Get Your Boat Surveyed — By Mike Smith
Choosing the right surveyor for your particular needs takes more than just reading his acronyms, says surveyor Joe Lobley
(www.jblmarinesurveyors.com) of Waldoboro, Maine. Lobley served 10 years as engineer and captain aboard commercial fishing boats and yachts before joining SAMS as a Surveyor Associate. After five years, he met the requirements and passed the exams for full SAMS accreditation; today Lobley is president of SAMS.
“We tell our [SAMS] surveyors, ‘Let the person who owns the boat hire you; don’t hire yourself,’” says Lobley. He advises a boat owner to be clear about what he wants from the survey, and to ask questions about the surveyor’s qualifications and areas of particular expertise. Don’t let the surveyor qualify himself by telling you how great he is. Take the time to check him out—do your due diligence. And ask about the details, like how long will it take to get the written survey report? “It should be ready within a week,” says Lobley.

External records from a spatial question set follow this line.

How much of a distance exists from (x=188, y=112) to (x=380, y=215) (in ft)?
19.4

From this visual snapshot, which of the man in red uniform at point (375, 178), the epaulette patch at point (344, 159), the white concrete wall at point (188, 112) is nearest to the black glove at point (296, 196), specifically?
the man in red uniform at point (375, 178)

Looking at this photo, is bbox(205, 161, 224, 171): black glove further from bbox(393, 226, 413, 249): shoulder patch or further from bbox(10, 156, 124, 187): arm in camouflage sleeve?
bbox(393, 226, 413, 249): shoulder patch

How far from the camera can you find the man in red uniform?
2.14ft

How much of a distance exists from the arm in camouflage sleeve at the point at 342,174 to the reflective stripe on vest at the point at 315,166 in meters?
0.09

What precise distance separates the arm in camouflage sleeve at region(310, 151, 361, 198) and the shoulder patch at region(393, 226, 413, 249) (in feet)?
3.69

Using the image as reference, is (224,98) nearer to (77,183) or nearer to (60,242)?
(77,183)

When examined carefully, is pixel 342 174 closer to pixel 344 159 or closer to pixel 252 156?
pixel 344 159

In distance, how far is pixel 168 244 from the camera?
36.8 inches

Finally, know what the surveyor won’t do. Surveyors don’t take things apart. Most are not mechanics, and won’t run compression checks on the engines or pull oil samples for analysis—hire a certified mechanic for that. (You can take an oil sample yourself; many testing labs offer kits. Google it.) Surveyors don’t do repairs either, but should be able to estimate repair costs. If a surveyor works for a boatyard, be sure your insurance company will accept his survey; many, including Boat-US, will not, for conflict-of-interest reasons.
If a surveyor can find even half of your boat’s minor issues before they fester into real wallet-busters—or worse, become dangerous—he has earned his fee. What’s more, if you follow the surveyor on his, or her, voyage through your boat, you’ll probably learn plenty about how to keep things shipshape in the future. Make periodic surveys a part of your maintenance plan, and when you find a good surveyor, make friends with him—you’ll want to hire him again when you buy another boat.